To these prisoners, the imagination pushed them towards scenes of their usual life, prior to confinement. The curious thing is that they did not relive happy, brilliant or outstanding events or happenings, no; they usually recreated, with tenderness, the smallest details of an ordinary day: I could see myself at the bus stop, locking the apartment, answering the phone (Frankl); a comfortable armchair, the creak of the house key (Szpilman); a soft bed, my mother's caress (Wiesel); a wonderful hot bath (Levi); my mother adjusting my father's tie, grandmother's sweetness (Sepetys)... The memories "flew to these home details with such intensity that they almost brought tears to our eyes" (Frankl).

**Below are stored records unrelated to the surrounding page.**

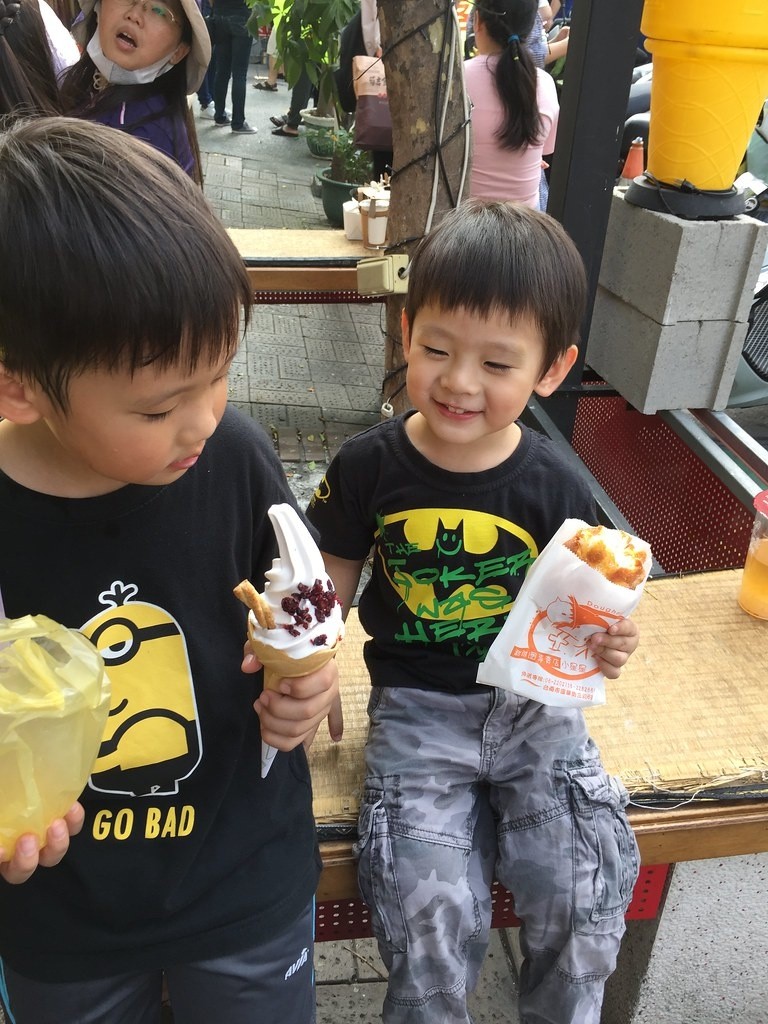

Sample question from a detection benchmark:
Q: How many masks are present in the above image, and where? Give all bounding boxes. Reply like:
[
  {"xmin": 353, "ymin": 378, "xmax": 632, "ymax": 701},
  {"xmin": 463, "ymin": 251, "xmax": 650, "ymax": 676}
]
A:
[{"xmin": 86, "ymin": 3, "xmax": 182, "ymax": 85}]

Perhaps we could have some doubts about the authenticity of these experiences, and consider them as fantasies provoked by the strong commotion of the internment or by the deep affective turmoil. The answer is no, a resounding no. Those prisoners lived with death hidden behind a near dawn; and, in the face of death, one is not for lyricism or artificial tenderness. Therefore, they aroused authentic nostalgia, and awakened the will to live; in such a way that Primo Levi baptized these emotions with a beautiful German word that can be translated as "home pain"...

That pain at home... it moved me! And it shook me to question myself about normal life: doesn't the same thing happen in our day to day life; do we reflect on those homey details; do we notice them; do we appreciate them; do we enjoy them; do we enjoy them?

My first impression was quite disheartening: we practically do not even notice them; moreover, we tend to notice them only when they are missing or fail: if the coffee is cold, if the car does not start, no hot water, the elevator does not work, they do not answer a greeting, the cell phone is lost....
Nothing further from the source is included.